▶ Reading passage
Pregnancy and Cancerous Cells A latest study states that there is no variation in the severity of disease noticed in both; women who get breast cancer while pregnant or afterward; and in other women suffering from this form of cancer. This study was conducted by the researchers at The University of Texas M.D. Anderson Cancer Center.

It is stated that the onset of breast cancer during pregnancy or pregnancy-associated breast cancers, as it is commonly known, either develop during pregnancy itself or in less than one year after pregnancy. Earlier researches on the issue have hinted at the role that pregnancy plays in reducing the survival rate of breast cancer patients. The present study was conducted with the aim of clarifying this issue.

The study investigators evaluated the medical records of more than 650 breast cancer patients, aged 35 or younger. Out of the 668 breast cancers, about 104 were pregnancy associated, 51 were developed during pregnancy, while 53 were developed within one year after pregnancy.

▶ Required actions
1: According to the passage on pregnancy and breast cancer, researchers at which institution conducted the study?
2: Write a continuation of the passage on pregnancy and breast cancer, starting after its last sentence.
The lines that come next play no part in this work.

▶ Provided material
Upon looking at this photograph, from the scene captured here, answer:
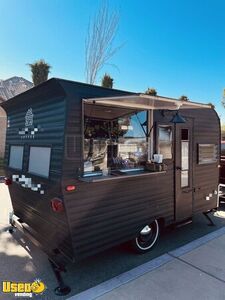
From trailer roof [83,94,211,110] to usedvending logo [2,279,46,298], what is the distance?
7.38ft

▶ Per-task outputs
1: The University of Texas M.D. Anderson Cancer Center.

2:
Dr. George Perkins, along with Dr. Beth Beadle and colleagues stated that, “Primary care and reproductive physicians should be aggressive in the work-up of breast symptoms in the pregnant population to expedite diagnosis and allow multidisciplinary treatment. Balancing the health of mother and child is… paramount; new evidence suggests that both can be prioritized and successful outcomes managed for both.”

It was noticed that in all the patients, no significant variation in the severity of cancer or likelihood of survival was noticed. A major set-back was that a delay in breast cancer diagnosis and treatment took place due to pregnancy. It is stated that in the pregnancy-associated breast cancer patients, treatments during pregnancy supposedly increased their survival rate, rather than waiting to conduct treatments after their delivery.

Their findings are published in the CANCER issue, a peer-reviewed journal of the American Cancer Society.